## TASK DESCRIPTION
Reproduce only the lines that run from the line with "Assessing the image, is" to the last line of the material, both ends included, exactly as they appear.

Stored data entries

"""

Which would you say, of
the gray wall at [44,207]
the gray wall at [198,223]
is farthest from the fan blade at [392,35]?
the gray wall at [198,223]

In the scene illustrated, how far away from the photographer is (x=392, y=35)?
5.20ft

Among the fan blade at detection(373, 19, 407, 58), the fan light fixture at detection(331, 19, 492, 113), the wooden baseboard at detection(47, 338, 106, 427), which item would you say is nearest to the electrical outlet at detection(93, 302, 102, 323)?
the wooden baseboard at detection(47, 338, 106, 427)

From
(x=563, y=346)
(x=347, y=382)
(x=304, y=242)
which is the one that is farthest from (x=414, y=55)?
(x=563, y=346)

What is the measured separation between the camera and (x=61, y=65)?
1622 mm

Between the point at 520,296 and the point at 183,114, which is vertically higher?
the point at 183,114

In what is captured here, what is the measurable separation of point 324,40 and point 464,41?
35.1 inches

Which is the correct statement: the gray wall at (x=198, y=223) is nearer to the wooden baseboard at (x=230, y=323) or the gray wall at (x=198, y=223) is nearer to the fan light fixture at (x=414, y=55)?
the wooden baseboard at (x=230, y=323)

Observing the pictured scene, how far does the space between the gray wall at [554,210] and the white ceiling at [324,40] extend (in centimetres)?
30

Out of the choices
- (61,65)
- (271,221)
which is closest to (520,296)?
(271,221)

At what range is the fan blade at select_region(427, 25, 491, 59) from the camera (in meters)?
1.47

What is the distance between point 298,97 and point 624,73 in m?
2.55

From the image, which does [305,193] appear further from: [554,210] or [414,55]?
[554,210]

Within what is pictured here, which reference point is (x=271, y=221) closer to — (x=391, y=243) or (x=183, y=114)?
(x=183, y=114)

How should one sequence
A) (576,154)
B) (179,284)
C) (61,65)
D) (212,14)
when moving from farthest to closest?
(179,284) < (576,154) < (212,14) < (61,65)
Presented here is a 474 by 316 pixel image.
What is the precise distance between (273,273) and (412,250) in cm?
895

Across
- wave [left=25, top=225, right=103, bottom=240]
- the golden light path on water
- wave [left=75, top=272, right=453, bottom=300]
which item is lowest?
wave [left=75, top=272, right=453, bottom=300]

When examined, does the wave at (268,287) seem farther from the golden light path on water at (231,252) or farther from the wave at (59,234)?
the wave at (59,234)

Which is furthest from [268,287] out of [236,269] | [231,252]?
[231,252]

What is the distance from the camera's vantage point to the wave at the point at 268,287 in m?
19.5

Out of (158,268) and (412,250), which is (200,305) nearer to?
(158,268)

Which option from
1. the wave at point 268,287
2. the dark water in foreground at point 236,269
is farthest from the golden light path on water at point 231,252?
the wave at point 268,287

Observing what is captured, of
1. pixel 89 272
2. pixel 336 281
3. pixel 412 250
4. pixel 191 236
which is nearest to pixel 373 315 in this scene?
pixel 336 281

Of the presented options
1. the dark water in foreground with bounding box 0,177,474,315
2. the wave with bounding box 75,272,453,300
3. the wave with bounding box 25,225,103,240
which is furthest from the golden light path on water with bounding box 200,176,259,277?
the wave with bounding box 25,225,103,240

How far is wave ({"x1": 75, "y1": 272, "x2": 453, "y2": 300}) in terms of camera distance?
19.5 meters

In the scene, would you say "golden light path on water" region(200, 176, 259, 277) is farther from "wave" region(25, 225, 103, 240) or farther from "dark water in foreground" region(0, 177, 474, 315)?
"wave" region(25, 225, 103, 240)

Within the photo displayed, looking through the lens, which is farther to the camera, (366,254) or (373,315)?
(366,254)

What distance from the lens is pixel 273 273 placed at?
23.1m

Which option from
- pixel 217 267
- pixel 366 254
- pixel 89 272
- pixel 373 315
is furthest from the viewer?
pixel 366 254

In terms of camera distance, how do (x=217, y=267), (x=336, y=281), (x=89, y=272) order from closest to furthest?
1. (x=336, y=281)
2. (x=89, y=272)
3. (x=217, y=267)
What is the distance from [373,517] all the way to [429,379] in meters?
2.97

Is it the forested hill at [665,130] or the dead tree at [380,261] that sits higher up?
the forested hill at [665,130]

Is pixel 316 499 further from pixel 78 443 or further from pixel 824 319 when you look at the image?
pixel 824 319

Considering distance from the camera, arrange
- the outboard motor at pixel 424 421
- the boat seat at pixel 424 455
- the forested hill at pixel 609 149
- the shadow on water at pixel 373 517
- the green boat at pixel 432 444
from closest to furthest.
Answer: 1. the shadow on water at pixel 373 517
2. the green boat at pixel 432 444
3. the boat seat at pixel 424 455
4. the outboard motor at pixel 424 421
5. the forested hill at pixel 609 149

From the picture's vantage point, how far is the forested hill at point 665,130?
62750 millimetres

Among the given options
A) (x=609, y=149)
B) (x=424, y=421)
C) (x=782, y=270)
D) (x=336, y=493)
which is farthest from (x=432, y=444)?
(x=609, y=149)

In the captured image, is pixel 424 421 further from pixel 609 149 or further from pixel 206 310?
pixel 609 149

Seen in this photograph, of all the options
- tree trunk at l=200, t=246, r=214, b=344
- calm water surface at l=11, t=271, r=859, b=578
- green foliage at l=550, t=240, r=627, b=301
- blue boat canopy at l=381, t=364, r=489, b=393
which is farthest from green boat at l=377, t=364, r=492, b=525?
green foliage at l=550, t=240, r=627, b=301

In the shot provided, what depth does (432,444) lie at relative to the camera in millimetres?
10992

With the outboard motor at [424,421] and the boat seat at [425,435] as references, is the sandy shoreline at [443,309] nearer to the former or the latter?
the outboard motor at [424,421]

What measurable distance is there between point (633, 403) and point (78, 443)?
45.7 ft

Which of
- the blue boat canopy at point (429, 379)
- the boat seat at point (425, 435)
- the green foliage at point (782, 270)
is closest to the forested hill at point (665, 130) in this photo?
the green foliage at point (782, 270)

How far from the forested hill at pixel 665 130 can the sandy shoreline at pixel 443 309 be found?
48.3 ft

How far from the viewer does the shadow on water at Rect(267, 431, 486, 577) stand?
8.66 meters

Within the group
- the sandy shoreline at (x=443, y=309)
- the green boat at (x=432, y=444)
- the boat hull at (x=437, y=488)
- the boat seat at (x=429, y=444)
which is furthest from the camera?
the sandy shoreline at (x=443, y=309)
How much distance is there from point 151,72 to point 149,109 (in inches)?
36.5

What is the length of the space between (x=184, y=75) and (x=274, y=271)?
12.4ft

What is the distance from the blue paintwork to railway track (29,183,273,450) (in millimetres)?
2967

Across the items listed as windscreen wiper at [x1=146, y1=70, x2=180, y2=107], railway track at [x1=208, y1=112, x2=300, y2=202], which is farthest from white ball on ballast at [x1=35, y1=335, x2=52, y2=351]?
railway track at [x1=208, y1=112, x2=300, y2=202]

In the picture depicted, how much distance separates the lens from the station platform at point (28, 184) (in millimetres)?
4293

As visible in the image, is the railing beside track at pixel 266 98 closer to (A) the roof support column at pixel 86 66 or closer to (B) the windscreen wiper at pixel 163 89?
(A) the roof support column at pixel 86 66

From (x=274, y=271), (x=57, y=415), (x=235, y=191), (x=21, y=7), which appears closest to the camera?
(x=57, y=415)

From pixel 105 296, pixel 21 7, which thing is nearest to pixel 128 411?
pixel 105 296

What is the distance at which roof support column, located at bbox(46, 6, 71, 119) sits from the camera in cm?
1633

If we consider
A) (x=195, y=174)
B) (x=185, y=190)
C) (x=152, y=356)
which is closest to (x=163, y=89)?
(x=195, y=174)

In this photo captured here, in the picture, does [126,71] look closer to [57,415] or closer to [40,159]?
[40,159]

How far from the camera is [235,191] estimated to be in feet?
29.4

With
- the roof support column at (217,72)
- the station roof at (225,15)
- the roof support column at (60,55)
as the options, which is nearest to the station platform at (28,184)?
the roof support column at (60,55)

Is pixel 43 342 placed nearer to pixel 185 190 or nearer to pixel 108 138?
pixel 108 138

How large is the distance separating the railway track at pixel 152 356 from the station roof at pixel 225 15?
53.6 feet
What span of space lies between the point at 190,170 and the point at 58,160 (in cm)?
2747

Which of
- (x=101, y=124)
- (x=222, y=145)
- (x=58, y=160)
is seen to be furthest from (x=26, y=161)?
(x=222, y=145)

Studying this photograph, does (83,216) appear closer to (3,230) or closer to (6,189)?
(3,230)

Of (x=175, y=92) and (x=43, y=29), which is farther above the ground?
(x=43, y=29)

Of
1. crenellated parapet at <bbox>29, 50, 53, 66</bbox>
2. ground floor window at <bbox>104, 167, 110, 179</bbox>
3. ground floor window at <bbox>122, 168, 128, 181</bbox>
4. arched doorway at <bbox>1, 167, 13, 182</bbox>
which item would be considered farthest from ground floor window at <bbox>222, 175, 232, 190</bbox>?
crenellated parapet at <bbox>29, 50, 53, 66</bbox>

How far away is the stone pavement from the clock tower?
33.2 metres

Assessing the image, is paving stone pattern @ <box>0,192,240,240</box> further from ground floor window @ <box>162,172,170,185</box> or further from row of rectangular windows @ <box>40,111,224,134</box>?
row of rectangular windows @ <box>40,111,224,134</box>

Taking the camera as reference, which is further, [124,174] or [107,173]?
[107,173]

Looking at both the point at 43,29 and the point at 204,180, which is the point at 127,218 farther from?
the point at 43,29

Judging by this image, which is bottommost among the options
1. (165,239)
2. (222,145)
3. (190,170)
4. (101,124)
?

"""

## RESULT OF THIS EXERCISE
Assessing the image, is paving stone pattern @ <box>0,192,240,240</box> further from ground floor window @ <box>162,172,170,185</box> or further from row of rectangular windows @ <box>40,111,224,134</box>?
row of rectangular windows @ <box>40,111,224,134</box>

Taking the camera as reference, which is further, [124,174] or [107,173]?
[107,173]

Looking at both the point at 43,29 and the point at 204,180, which is the point at 127,218 farther from?
the point at 43,29

Judging by this image, which is bottommost among the options
1. (165,239)
2. (222,145)
3. (190,170)
4. (101,124)
?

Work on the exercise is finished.